Spatial reasoning records:
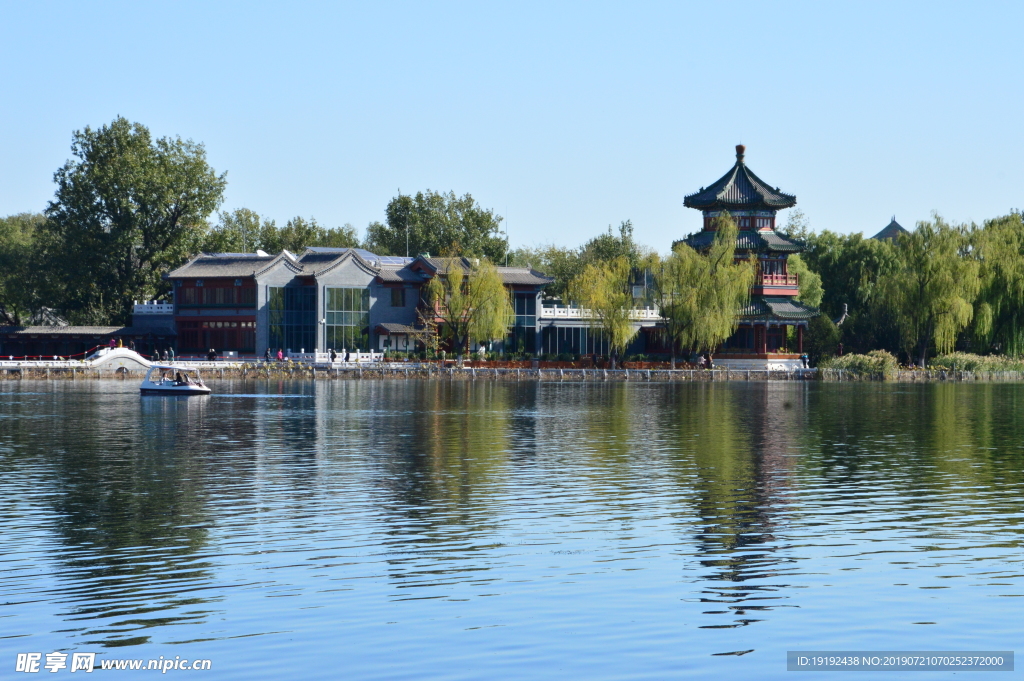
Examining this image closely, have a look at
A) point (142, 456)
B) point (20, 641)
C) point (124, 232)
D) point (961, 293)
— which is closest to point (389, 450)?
...
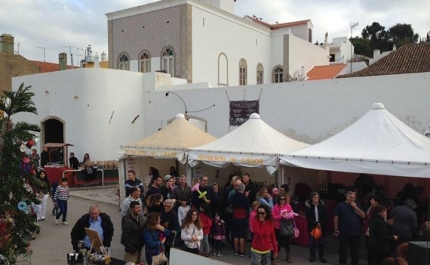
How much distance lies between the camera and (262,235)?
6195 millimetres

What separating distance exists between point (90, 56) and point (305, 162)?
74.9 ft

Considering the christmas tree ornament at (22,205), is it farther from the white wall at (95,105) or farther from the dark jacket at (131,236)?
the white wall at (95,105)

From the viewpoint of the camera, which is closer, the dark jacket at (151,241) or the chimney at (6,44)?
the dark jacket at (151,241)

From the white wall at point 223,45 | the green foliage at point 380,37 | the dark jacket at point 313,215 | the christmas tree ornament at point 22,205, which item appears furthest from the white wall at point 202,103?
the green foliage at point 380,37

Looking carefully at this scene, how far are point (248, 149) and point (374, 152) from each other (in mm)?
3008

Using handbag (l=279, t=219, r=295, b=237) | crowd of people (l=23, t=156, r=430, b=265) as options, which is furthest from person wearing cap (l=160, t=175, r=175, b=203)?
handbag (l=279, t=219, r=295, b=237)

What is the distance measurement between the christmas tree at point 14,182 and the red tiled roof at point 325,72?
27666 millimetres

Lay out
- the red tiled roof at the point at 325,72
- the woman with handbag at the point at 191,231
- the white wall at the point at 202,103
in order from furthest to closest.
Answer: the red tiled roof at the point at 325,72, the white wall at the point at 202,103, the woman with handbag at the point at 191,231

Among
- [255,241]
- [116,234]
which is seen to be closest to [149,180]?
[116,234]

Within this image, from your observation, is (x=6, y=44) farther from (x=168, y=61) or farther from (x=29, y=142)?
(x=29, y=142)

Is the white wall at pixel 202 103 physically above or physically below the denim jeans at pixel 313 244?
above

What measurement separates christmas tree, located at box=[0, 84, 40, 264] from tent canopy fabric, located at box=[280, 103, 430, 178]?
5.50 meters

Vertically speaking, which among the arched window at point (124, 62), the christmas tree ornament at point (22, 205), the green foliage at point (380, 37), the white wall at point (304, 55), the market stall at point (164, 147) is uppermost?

» TASK GOAL: Rewrite the lines from the one containing "Examining this image closely, have a look at" through the one containing "point (389, 450)?" as a numbered list, leaving out any blank lines.

» THE COMPLETED TASK:
1. Examining this image closely, have a look at
2. A) point (142, 456)
3. B) point (20, 641)
4. C) point (124, 232)
5. D) point (961, 293)
6. — which is closest to point (389, 450)?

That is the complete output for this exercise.